Mal-être des facteurs: CGT, SUD-PTT et Unsa quittent la table des négociations

PARIS, 21 novembre 2016 (AFP) – Les syndicats CGT, SUD-PTT et Unsa de La Poste ont quitté lundi la table des négociations avec la direction, jugeant très loin de leurs attentes ses premières propositions face au mal-être des facteurs et de leurs encadrants, a-t-on appris auprès de ces syndicats.

« Après une suspension de séance pour faire le point avec l’ensemble des organisations syndicales, nous avons décidé de quitter les négociations tout comme SUD-PTT et l’Unsa », a expliqué Valérie Mannevy (CGT) à l’AFP.

Pour la CGT, qui souhaite l’ouverture de négociations sur l’ensemble des métiers de La Poste, ces premières propositions sont « une mascarade de négociations », sans commune mesure avec la réalité du mal-être existant au sein de l’entreprise. « Des négociations doivent partir d’une page blanche et commencer par l’emploi », dit Mme Mannevy.

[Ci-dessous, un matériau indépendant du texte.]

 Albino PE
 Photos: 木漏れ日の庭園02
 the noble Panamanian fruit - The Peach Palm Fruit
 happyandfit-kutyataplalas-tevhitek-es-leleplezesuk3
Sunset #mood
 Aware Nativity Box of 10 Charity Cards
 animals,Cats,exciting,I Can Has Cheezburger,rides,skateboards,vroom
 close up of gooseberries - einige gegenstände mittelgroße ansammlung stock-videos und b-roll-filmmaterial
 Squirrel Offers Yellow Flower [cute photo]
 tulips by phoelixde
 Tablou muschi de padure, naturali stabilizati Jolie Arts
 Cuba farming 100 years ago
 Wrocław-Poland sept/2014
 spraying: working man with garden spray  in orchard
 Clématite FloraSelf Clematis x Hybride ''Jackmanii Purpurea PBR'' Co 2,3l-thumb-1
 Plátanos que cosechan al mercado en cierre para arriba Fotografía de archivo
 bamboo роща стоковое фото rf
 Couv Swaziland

A SUD-PTT, Eddy Talbot explique que le projet d’accord proposé comme base de discussion par la direction « était certainement déjà dans les cartons depuis longtemps et ne fait qu’accélérer les orientations de La Poste ». Il ne prévoit « rien qui pourrait sérieusement améliorer la situation », dit-il.

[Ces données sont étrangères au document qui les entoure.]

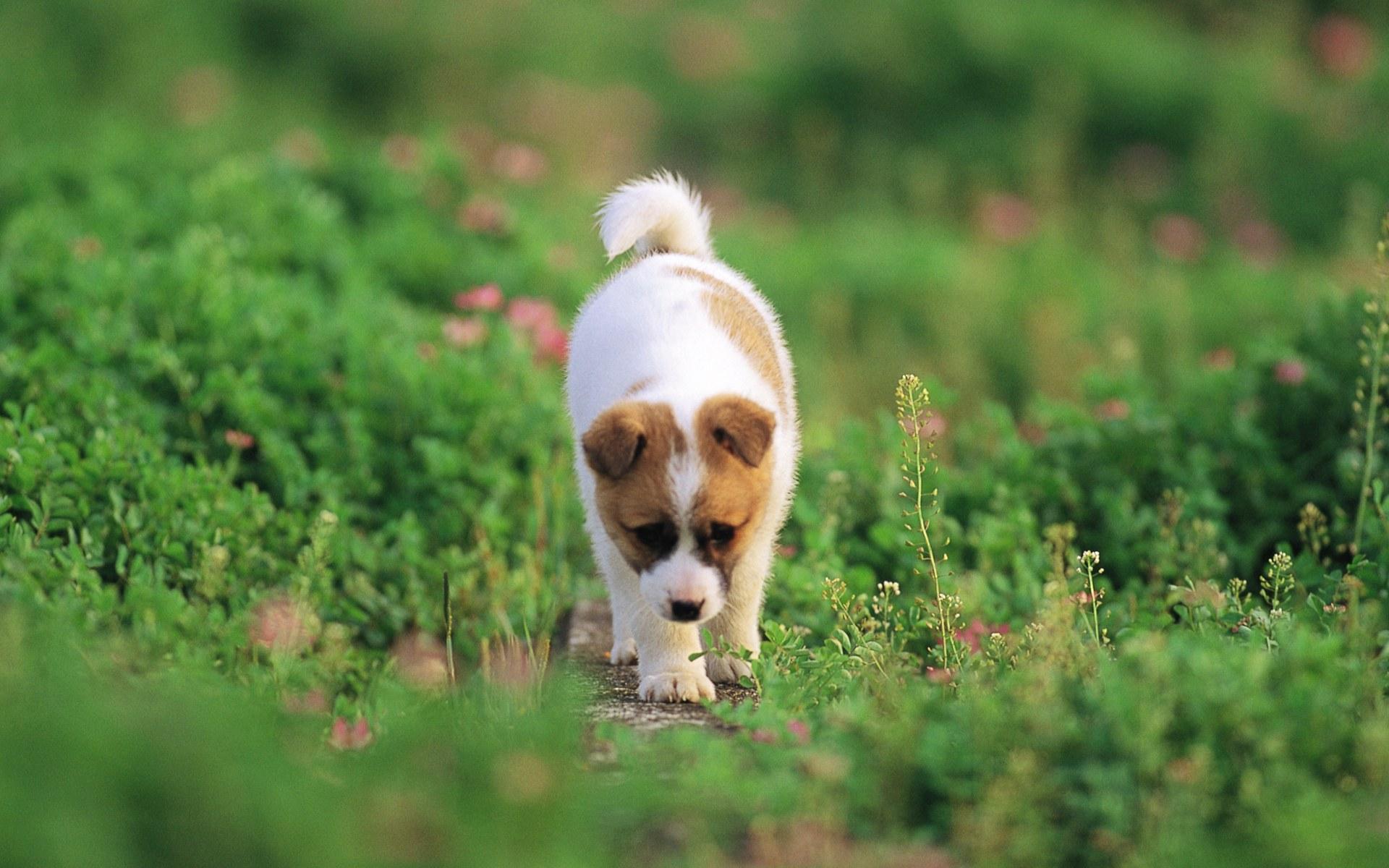 Hình nền về đôi cún con đáng yêu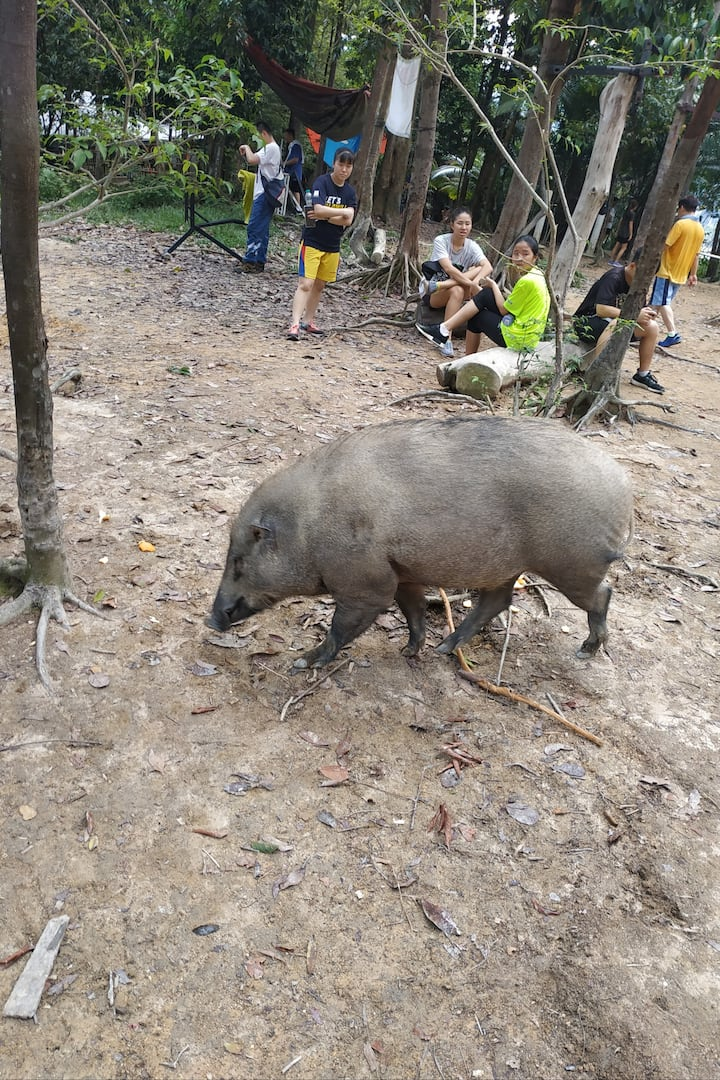 Strong muscle wild boar at hill peak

L’Unsa, qui forme une liste commune avec la CFTC et la CGC, a elle aussi quitté la réunion en début d’après-midi, estimant « ne pas s’y retrouver » face à « une direction qui reste dans le déni de la réalité de la souffrance au travail », selon Luc Girodin.

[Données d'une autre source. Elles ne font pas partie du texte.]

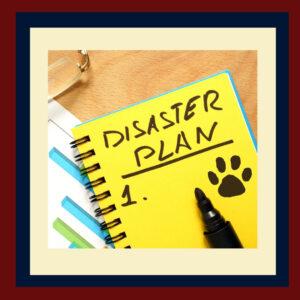 Natural Disaster Plan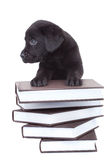 Smart little labrador Royalty Free Stock Photo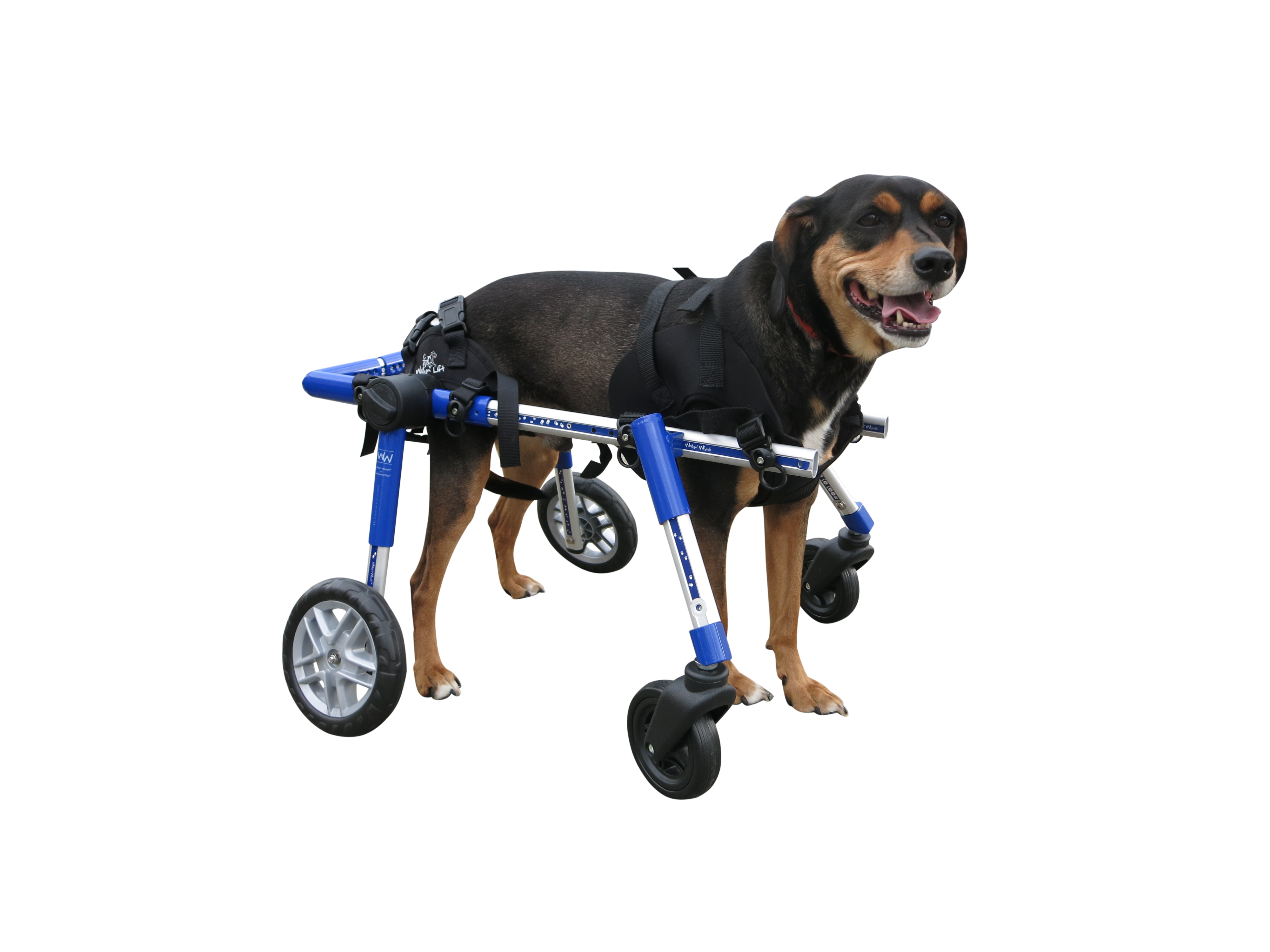 Dog Wheelchair Harness Dog Wheelchairs Dog Carts
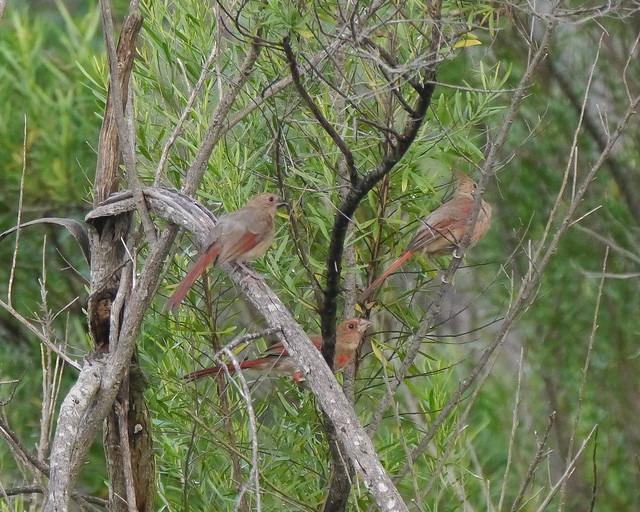 Family of Juvenile Northern Cardinals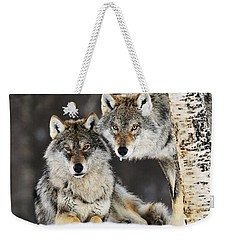 Gray Wolf Canis Lupus Pair In The Snow Weekender Tote Bag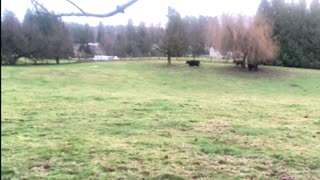 Cows in a field with relaxing music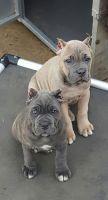 Cane Corso Puppies for sale in Nashville, TN, USA. price: NA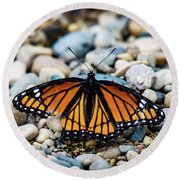 Hope Of The Monarch Butterfly Round Beach Towel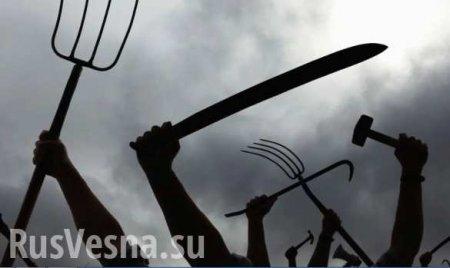 «Позор уродов! Слуги МВФ и Сороса бросают Украину в пропасть!» — нардеп (ВИДЕО)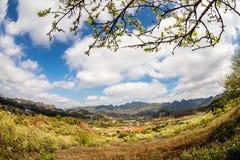Una piantagione della prugna in primavera in anticipo Fotografie Stock Libere da Diritti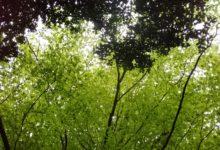 04 mai: ombre et lumière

Si elle reconnaît, dans un communiqué, que « le projet d’accord ne répond en rien aux attentes des postiers », la CFTC souhaite de son côté rester aux négociations « dans l’attente de mesures concrètes ».

Une intersyndicale est prévue mardi, selon la CGT, qui souhaite appeler, comme SUD, à une journée nationale d’action début décembre.

La direction a indiqué de son côté que les négociations « se poursuivent avec la CFDT, FO, la CFTC et la CGC » et que « des bilatérales se tiendront avec chacune des organisations syndicales représentatives afin de préparer une troisième plénière à la mi-décembre ».

Ces négociations, qui doivent durer jusqu’au 19 décembre, avaient été lancées le 26 octobre sur les conditions de travail des facteurs et de leurs encadrants, à la suite de la médiatisation de cas de souffrance au travail, dont des suicides.

La direction propose notamment de créer deux « nouvelles fonctions », le « facteur polyvalent » et le « facteur de services expert », pour remplacer les postes vacants, avec une « prime de remplacement » de 5 à 7 euros brut par jour.

Les facteurs pourront aussi travailler matin et après-midi avec une « coupure méridienne » hors temps de travail, moyennant une prime unique de 150 euros, au lieu d’une plage horaire unique.